El portavoz de Vivienda de Vox, Carlos Hernández Quero, ha reconocido que el decreto ley que planteaba alargar los contratos de alquiler que caducan en 2026 y 2027, y que su formación votó en contra en el Congreso, sí suponía un beneficio “puntualmente” para los inquilinos.
El pasado martes, PP, Vox, Junts y UPN unieron fuerzas para derogar el decreto ley promovido por Sumar, que contemplaba tanto la prórroga extraordinaria de los contratos de alquiler como el límite del 2% a las subidas que se pueden aplicar a las rentas.
Durante la defensa de la posición de Vox en el Pleno, Hernández Quero subió a la tribuna para explicar el rechazo de su grupo y puso como ejemplo a su propia hermana, que vive de alquiler. Según argumentó, aunque ella podría salir beneficiada en un primer momento, a medio y largo plazo acabaría perjudicada por la inseguridad jurídica derivada de la medida.
Este sábado, en una entrevista en el programa ‘Parlamento’ de RNE, recogida por Europa Press, ha reiterado esa idea al afirmar: “Esto podía beneficiar puntualmente a mi hermana, pero supone dar una patada para adelante porque el problema sigue igual”.
En esa conversación, Quero ha sostenido que el decreto del Gobierno implicaba un giro normativo “repentino” y “brusco” que, a su juicio, generaba un escenario de inseguridad jurídica que, según la literatura académica, termina provocando una reducción de la oferta de vivienda.
“Genera inseguridad jurídica” y reduce la oferta
“Cuando se genera inseguridad jurídica, el tenedor de vivienda, el arrendador siente incertidumbre, siente desconfianza y saca su vivienda del mercado”, ha advertido el diputado. Al mismo tiempo, ha subrayado que mientras esto sucede la población que busca casa ha aumentado “de forma tremenda”.

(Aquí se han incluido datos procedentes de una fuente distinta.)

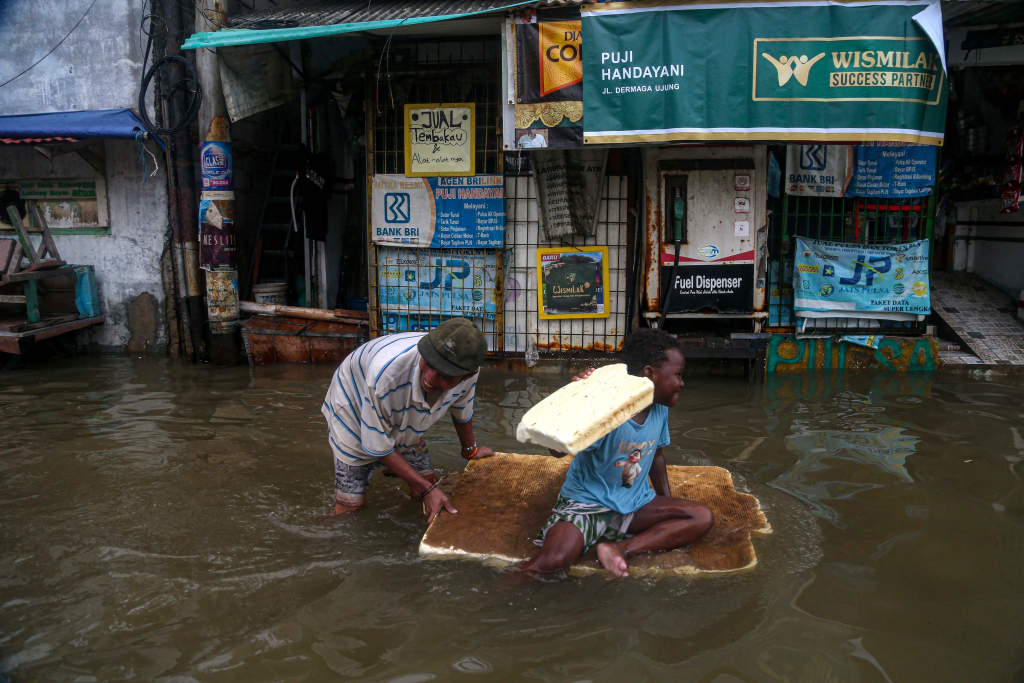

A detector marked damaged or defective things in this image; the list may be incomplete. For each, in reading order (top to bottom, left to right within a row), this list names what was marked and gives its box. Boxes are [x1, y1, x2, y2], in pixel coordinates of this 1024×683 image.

rusty metal post [161, 0, 203, 360]
rusty metal post [193, 0, 239, 366]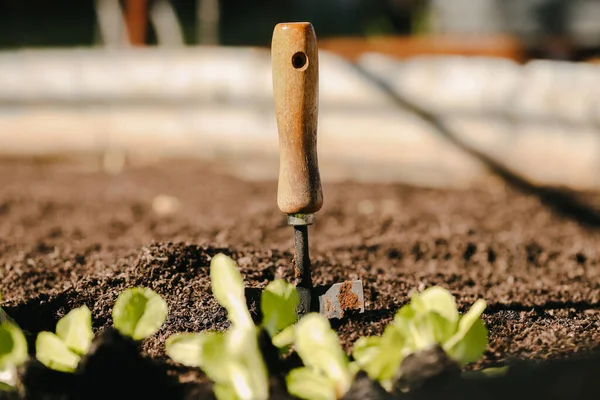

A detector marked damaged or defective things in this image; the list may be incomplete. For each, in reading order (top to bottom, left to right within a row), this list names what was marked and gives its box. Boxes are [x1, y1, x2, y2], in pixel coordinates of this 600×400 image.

rusty metal blade [316, 282, 364, 318]
rust spot on metal [336, 282, 358, 318]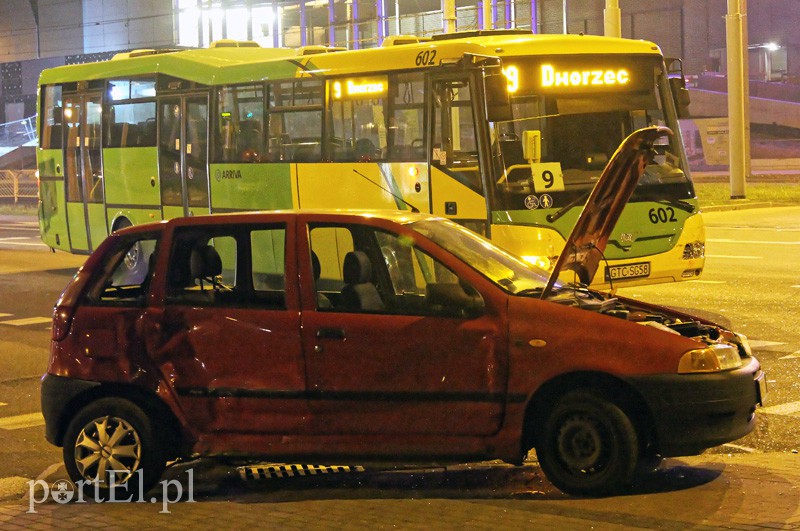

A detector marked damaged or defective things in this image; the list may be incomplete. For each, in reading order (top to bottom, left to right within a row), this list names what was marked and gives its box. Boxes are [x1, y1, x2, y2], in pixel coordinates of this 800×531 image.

Así, el portavoz ha recalcado que si la oferta disminuye y la demanda sigue creciendo, el resultado lógico es un encarecimiento de los alquileres. “No hay ningún enigma ni ningún misterio detrás”, ha remachado. En este contexto, ha recordado que desde 2020 hasta hoy más de la mitad de las viviendas disponibles para alquilar se han “evaporado”, lo que, en su opinión, explica la intensa escalada de precios registrada en estos años.
El decreto ley permitía extender los contratos de alquiler, de modo que esas viviendas permanecían arrendadas durante más tiempo. No obstante, Hernández Quero ha advertido de que, una vez finalizada esa prórroga extraordinaria, muchos propietarios optarían por retirar sus inmuebles del mercado, estrechando aún más la oferta disponible.
“Esto no es una opinión personal de un diputado de Vox, ni es una hipótesis, es una corroboración avalada por toda la literatura académica de lo que ha sucedido cuando se han hecho medidas como esta en cualquier lugar del mundo, que es un descenso de la oferta”, ha insistido el parlamentario, que considera que quienes más sufrirían las consecuencias serían precisamente los colectivos más vulnerables.
Las propuestas de Vox para la vivienda
A continuación, el portavoz ha detallado algunas de las medidas que Vox plantea para hacer frente a la crisis de acceso a la vivienda que atraviesa España. Entre ellas, ha mencionado la construcción de más vivienda libre, el refuerzo del parque público y el control de la demanda, ya que, en su opinión, permitir la entrada de “tres millones” de inmigrantes en un mercado ya tensionado contribuye a presionar aún más los precios.
En esta línea, ha recalcado que, del mismo modo que la producción de vivienda no puede crecer “hasta el infinito”, tampoco lo puede hacer la demanda.
Según ha expuesto, con datos del Banco de España, actualmente existe un déficit de 700.000 viviendas en el mercado, mientras que al país llegan cada año 600.000 personas nuevas. A ello se suma que solo se construyen unas 90.000 viviendas anuales, una cifra que, ha señalado, no compensa el déficit acumulado ni cubre las necesidades de quienes llegan. “A 90.000 casas más y 600.000 personas más buscando casas, las cuentas no salen”, ha resumido.
Por último, Hernández Quero ha abogado por poner límites a la compra de vivienda por parte de fondos de inversión extranjeros y grandes corporaciones, a través de impuestos “muy altos” con carácter disuasorio, una iniciativa que ha evitado calificar como intervencionista. El objetivo, ha explicado, es que los pequeños propietarios puedan competir en condiciones similares con las grandes entidades a la hora de adquirir una vivienda.